§ What is required
Convert the records below into a Markdown table with the columns Row and Line, giving each line its own numbered row and skipping blank lines. Leave the pictures out.
START Entries shown
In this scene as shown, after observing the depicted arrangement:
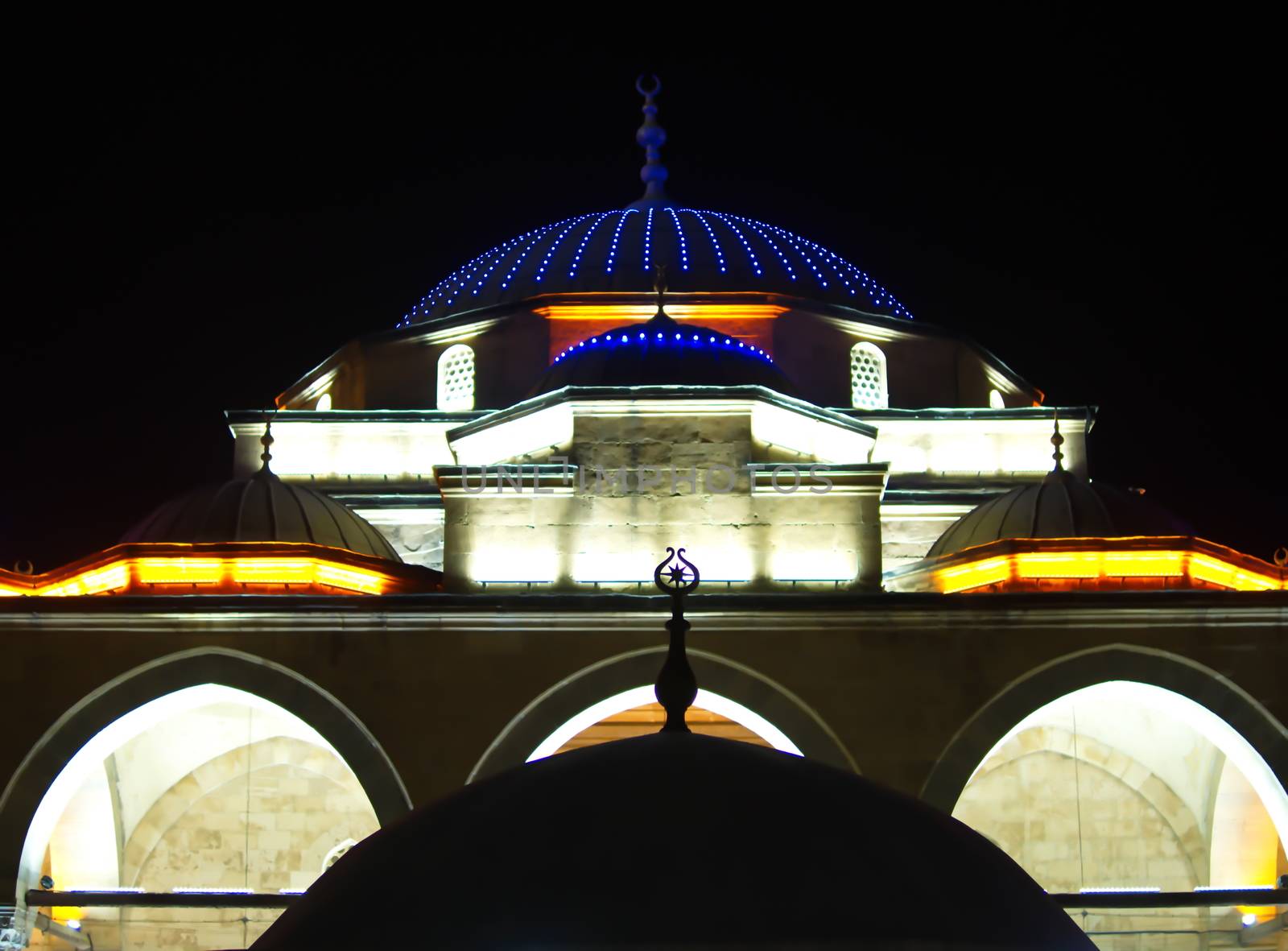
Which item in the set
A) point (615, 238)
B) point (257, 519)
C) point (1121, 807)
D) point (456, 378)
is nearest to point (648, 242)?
point (615, 238)

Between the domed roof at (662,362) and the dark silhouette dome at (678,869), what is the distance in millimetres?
11558

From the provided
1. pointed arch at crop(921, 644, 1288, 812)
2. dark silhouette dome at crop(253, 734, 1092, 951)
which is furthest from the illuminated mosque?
dark silhouette dome at crop(253, 734, 1092, 951)

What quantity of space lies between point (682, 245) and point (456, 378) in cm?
363

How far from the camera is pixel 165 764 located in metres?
20.5

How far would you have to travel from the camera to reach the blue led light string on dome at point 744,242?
25.6 metres

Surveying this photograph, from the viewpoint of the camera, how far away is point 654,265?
END Entries shown
§ Solution for this task
| Row | Line |
|---|---|
| 1 | In this scene as shown, after observing the depicted arrangement: |
| 2 | Which item in the set |
| 3 | A) point (615, 238) |
| 4 | B) point (257, 519) |
| 5 | C) point (1121, 807) |
| 6 | D) point (456, 378) |
| 7 | is nearest to point (648, 242)? |
| 8 | point (615, 238) |
| 9 | Between the domed roof at (662,362) and the dark silhouette dome at (678,869), what is the distance in millimetres? |
| 10 | 11558 |
| 11 | From the provided |
| 12 | 1. pointed arch at crop(921, 644, 1288, 812) |
| 13 | 2. dark silhouette dome at crop(253, 734, 1092, 951) |
| 14 | which is furthest from the illuminated mosque? |
| 15 | dark silhouette dome at crop(253, 734, 1092, 951) |
| 16 | What quantity of space lies between point (682, 245) and point (456, 378) in cm? |
| 17 | 363 |
| 18 | How far from the camera is pixel 165 764 located in metres? |
| 19 | 20.5 |
| 20 | How far would you have to travel from the camera to reach the blue led light string on dome at point 744,242? |
| 21 | 25.6 metres |
| 22 | Surveying this photograph, from the viewpoint of the camera, how far away is point 654,265? |